Zur Geburtsbeihilfe stellt der Gerichtshof fest, dass diese Beihilfe unabhängig von einer im Ermessen liegenden individuellen Prüfung der persönlichen Bedürftigkeit des Antragstellers automatisch an Haushalte gewährt wird, die bestimmten objektiven, gesetzlich definierten Kriterien entsprechen. Es handelt sich um eine Geldleistung, die dazu bestimmt ist, im Wege eines staatlichen Beitrags zum Familienbudget die Kosten für den Unterhalt eines Neugeborenen oder eines adoptierten Kindes zu verringern. Der Gerichtshof schließt daraus, dass diese Beihilfe eine Familienleistung im Sinne von Art. 3 Abs. 1 Buchst. j der Verordnung Nr. 883/2004 darstellt.
Zur Mutterschaftsbeihilfe weist der Gerichtshof darauf hin, dass diese – abgesehen davon, dass sie bei einem an ein Arbeitsverhältnis oder die Ausübung eines freien Berufs anknüpfenden Mutterschaftsgeld nicht gewährt wird – unter Berücksichtigung des Einkommens des Haushalts, dem die Mutter angehört, auf der Grundlage eines objektiven, gesetzlich definierten Kriteriums, nämlich des Indikators für die wirtschaftliche Situation, gewährt oder versagt wird, ohne dass die zuständige Behörde andere persönliche Umstände berücksichtigen darf. Diese Beihilfe bezieht sich außerdem auf den in Art. 3 Abs. 1 Buchst. b der Verordnung Nr. 883/2004 genannten Zweig der sozialen Sicherheit.
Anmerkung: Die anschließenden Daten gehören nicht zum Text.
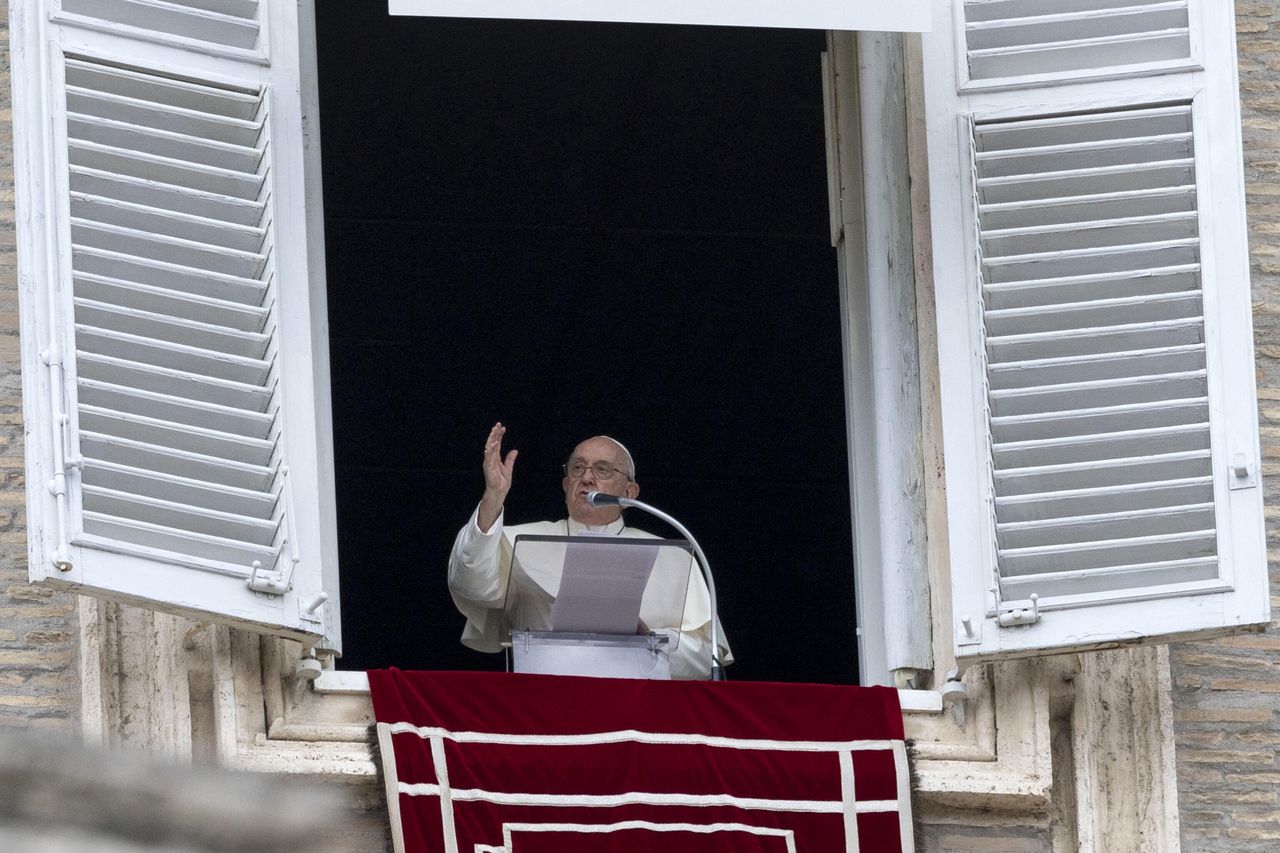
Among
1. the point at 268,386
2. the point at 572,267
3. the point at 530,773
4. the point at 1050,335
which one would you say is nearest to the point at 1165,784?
the point at 1050,335

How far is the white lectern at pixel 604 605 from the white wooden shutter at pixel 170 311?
446mm

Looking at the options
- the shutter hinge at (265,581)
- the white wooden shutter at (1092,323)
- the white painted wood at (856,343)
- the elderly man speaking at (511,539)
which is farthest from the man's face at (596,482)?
the shutter hinge at (265,581)

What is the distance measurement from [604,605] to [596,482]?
1.50 metres

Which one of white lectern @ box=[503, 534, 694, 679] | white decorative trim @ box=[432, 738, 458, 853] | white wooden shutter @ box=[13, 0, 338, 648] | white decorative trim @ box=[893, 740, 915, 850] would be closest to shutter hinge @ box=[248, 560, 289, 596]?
white wooden shutter @ box=[13, 0, 338, 648]

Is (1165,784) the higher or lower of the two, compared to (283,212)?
lower

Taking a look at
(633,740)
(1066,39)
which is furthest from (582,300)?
(633,740)

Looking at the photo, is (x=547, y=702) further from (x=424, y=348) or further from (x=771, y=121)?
(x=424, y=348)

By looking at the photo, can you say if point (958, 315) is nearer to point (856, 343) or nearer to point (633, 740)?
point (856, 343)

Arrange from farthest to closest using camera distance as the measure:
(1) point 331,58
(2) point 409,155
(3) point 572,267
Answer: (3) point 572,267
(2) point 409,155
(1) point 331,58

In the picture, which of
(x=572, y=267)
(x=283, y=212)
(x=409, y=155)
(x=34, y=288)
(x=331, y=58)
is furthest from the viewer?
(x=572, y=267)

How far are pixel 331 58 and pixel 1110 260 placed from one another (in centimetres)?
405

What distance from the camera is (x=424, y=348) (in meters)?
11.0

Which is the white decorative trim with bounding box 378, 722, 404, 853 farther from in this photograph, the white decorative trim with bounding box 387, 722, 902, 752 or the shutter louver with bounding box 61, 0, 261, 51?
the shutter louver with bounding box 61, 0, 261, 51

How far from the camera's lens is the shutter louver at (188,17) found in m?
5.85
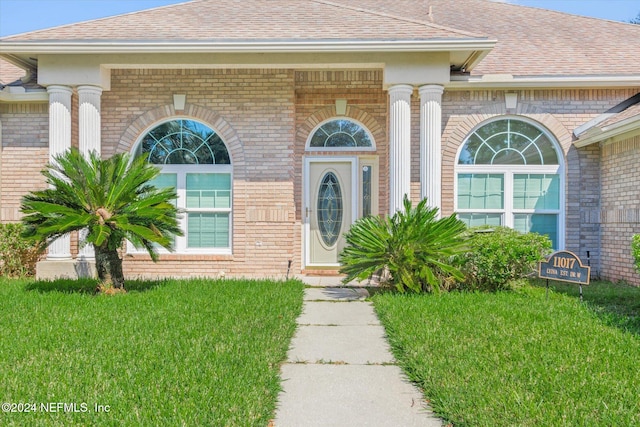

Der Gerichtshof kommt zu dem Ergebnis, dass die Geburtsbeihilfe und die Mutterschaftsbeihilfe unter die Zweige der sozialen Sicherheit fallen, für die den in Art. 3 Abs. 1 Buchst. b und c der Richtlinie 2011/98 genannten Drittstaatsangehörigen das von dieser Richtlinie vorgesehene Recht auf Gleichbehandlung zusteht.
Da Italien von der den Mitgliedstaaten durch die Richtlinie eingeräumten Möglichkeit, die Gleichbehandlung zu beschränken4, keinen Gebrauch gemacht hat, geht der Gerichtshof davon aus, dass die nationalen Rechtsvorschriften, die diese Drittstaatsangehörigen von der Gewährung der Beihilfen ausschließen, nicht mit Art. 12 Abs. 1 Buchst. c der Richtlinie vereinbar sind.